• **Task requirements**
Can you retype, character for character, the lines of the records below, starting with the line that contains "How far would" and going on through the line that contains "12.3 metres"?

• **Records shown**
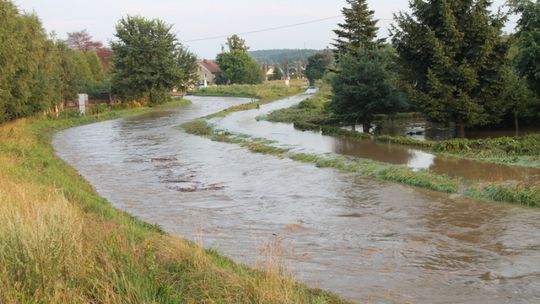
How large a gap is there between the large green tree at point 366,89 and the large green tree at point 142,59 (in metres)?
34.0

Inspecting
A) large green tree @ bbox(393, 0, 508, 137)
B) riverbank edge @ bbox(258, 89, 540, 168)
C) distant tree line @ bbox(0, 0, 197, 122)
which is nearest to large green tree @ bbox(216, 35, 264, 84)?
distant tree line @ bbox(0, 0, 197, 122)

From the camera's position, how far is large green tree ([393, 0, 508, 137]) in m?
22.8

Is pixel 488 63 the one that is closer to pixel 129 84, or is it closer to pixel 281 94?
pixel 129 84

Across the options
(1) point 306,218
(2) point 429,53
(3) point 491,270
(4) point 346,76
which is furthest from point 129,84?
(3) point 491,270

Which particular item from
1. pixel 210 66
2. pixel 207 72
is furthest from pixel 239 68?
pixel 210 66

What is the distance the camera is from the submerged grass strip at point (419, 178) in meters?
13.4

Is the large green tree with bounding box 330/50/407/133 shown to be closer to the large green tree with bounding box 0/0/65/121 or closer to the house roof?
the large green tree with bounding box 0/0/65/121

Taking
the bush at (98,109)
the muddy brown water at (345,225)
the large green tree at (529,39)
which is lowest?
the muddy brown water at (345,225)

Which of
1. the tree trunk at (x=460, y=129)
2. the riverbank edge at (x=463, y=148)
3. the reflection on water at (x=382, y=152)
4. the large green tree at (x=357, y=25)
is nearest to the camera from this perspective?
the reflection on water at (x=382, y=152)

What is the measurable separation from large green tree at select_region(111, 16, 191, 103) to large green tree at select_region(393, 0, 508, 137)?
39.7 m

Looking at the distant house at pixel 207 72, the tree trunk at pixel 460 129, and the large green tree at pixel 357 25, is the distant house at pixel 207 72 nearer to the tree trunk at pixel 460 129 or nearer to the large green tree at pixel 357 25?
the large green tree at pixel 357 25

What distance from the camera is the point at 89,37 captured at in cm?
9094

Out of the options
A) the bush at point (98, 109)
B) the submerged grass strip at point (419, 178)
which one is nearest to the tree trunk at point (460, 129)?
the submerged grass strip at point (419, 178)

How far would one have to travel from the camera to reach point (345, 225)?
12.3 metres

---

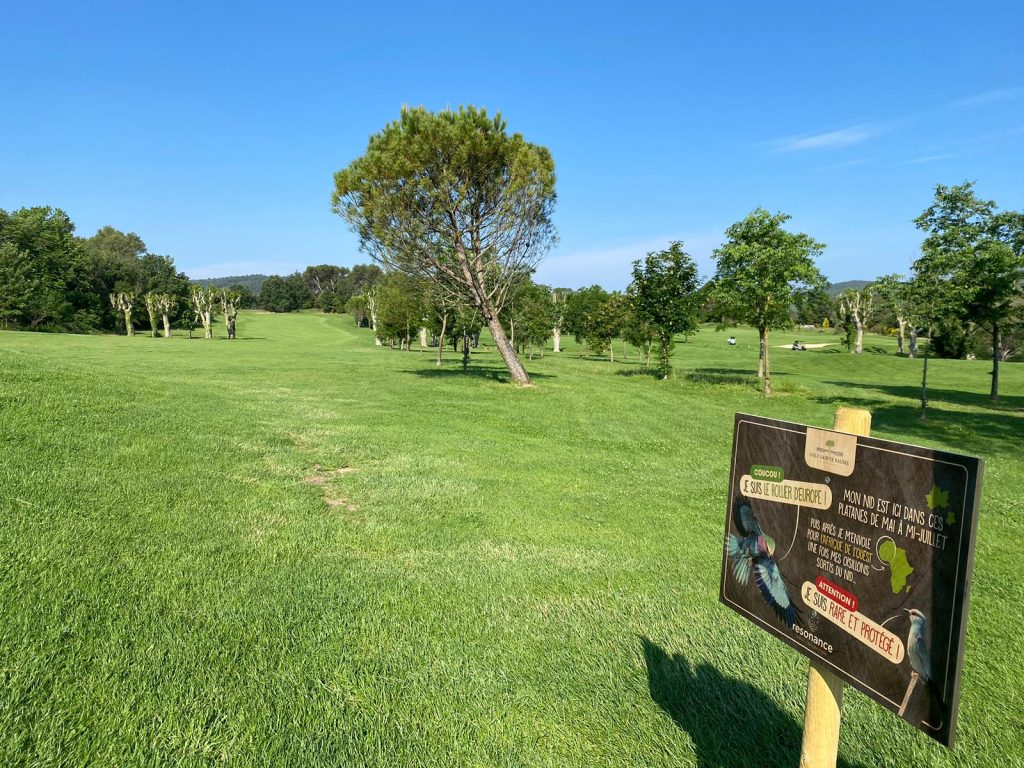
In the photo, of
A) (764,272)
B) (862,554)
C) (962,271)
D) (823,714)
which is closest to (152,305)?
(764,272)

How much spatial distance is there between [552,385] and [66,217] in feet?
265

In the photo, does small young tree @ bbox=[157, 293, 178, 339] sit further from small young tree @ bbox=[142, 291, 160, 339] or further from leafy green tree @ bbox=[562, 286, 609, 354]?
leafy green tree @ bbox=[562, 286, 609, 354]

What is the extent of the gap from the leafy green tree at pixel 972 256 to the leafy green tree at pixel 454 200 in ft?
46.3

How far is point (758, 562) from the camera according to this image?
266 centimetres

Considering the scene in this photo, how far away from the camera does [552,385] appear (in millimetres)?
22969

• **Problem solution**
How far would one have to travel from the camera to reach point (345, 225)?
12.3 metres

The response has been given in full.